Canadian inflation slowed in February, largely driven by a significant drop in the price of gas.
Consumer prices were up 1.4% year-over-year in the month, down from 2% in January and largely in line with analysts’ expectations. Meanwhile, in February alone, gas prices fell almost 7%—the seventh consecutive monthly drop in this component—bringing the 12-month drop to just over 13%. Excluding gasoline, prices increased 1.9% year-over-year, after increasing 2% in January.
RBC economist Josh Nye pointed out this trend may not continue.
“Recent gains in oil prices, if sustained, should put upward pressure on gasoline prices in the near term; however, larger increases in the first half of 2015 point to the energy component remaining a drag on overall year-over-year inflation in the coming months,” Nye said in a note to investors.
Food prices continued their upward trend in February with a 3.9% year-over-year increase driven by a 14.4% gain in the price of fruit and a 17.2% increase for vegetables. On the other hand, clothing prices fell 1.3% in the month.
Core inflation increased 1.9%, down a tick from January.
“That’s only the second time in the past 18 months that core has been below 2%, and it could stay just below that mark for a while with the loonie suddenly on steroids and underlying soft growth,” said BMO Capital Markets’ Douglas Porter.

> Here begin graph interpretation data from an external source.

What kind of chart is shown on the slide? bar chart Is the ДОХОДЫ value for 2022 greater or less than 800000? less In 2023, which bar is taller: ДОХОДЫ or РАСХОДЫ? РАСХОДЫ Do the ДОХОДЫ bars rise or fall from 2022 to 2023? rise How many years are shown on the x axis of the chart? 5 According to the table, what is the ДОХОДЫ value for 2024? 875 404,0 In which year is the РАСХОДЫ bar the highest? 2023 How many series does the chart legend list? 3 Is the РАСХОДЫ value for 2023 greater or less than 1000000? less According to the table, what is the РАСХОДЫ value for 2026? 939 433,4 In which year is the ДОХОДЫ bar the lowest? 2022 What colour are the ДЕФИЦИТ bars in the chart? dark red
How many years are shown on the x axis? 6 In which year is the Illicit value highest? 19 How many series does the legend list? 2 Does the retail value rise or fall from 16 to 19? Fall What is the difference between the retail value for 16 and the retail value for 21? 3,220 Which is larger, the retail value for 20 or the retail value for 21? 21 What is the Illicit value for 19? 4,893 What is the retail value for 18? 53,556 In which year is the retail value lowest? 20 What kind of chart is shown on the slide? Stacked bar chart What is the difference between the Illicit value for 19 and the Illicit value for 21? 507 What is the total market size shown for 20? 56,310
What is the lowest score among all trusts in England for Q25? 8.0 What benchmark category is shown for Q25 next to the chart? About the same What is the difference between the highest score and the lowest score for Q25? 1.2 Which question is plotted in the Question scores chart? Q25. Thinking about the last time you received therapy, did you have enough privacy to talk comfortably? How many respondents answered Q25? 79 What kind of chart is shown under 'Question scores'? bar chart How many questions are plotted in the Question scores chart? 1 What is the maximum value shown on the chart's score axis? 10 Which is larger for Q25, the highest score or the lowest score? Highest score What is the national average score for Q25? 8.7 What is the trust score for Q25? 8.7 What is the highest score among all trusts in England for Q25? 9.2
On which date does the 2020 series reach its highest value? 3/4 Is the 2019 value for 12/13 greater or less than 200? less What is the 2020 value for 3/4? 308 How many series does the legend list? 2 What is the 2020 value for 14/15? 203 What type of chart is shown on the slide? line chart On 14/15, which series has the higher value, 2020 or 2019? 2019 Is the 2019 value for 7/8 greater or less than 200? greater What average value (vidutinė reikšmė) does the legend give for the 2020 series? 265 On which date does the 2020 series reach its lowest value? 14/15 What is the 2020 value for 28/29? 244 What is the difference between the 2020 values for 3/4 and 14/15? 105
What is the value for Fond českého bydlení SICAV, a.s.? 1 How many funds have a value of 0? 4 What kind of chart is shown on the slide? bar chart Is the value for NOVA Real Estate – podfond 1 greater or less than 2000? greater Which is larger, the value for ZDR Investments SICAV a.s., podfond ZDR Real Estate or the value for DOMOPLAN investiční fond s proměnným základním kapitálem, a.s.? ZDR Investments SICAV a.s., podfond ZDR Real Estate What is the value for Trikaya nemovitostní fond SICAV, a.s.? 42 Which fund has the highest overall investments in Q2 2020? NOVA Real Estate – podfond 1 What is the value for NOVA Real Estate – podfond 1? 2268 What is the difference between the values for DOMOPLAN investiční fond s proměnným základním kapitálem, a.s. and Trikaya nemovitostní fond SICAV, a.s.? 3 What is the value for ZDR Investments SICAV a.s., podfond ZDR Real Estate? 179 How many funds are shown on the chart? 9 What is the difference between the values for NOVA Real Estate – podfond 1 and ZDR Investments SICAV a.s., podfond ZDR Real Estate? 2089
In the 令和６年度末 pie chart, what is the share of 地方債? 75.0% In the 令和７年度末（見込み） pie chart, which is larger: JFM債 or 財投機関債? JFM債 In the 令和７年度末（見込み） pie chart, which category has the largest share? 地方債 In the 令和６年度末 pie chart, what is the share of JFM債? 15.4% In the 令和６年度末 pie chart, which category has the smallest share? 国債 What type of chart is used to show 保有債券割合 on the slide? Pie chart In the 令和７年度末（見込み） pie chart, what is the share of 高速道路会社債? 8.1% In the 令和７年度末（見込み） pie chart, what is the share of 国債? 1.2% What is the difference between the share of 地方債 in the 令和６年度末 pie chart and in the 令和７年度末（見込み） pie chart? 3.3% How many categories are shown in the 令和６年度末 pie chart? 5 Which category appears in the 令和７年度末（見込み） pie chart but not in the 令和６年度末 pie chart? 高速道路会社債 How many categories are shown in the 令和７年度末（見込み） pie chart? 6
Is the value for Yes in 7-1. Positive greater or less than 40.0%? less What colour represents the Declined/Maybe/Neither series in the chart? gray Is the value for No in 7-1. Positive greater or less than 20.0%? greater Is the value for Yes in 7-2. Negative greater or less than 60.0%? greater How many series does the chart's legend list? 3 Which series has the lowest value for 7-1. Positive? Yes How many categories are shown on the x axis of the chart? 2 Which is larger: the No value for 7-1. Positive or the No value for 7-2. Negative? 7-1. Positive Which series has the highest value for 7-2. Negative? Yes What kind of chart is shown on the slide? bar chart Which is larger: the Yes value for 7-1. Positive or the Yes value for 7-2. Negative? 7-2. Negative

In British Columbia, prices increased 1.6% in the month and 0.1% year-over-year.
Dina Ignjatovic, economist at TD Economics, said because the core measure is expected to stay close to the Bank of Canada’s 2% target throughout the year, “inflation in Canada is not worrisome.”
“Despite economic growth tracking over 2% for the first quarter of 2016 thanks to a strong handoff, growth for the year as a whole is expected to be modest, as the economy continues to adjust to a lower oil price environment,” Ignjatovic said in a note to investors.
“As such, the current level of monetary policy appears to be appropriate, and the Bank of Canada is unlikely to move off the sidelines [with a change to the overnight rate] in the foreseeable future.”
In a separate release, Statistics Canada announced retail sales increased 2.1% in January, or 1.2% excluding autos. This increase offset a decline in December.
“Recall, however, that [retail sales in] November were also strong, so December now looks like a weak month sandwiched between two healthy ones,” said Avery Shenfeld of CIBC Economics.
“The January gains were broadly based, with a drop in nominal gas station sales a key exception. Huge year-on-year gains in B.C. [up 9%] and Ontario [up 9.4%] countered the 12-month drop in Alberta [2.2%].”
The Canadian dollar remained over 77 cents U.S. on the morning’s news releases, trading at 77.04 cents as of press time.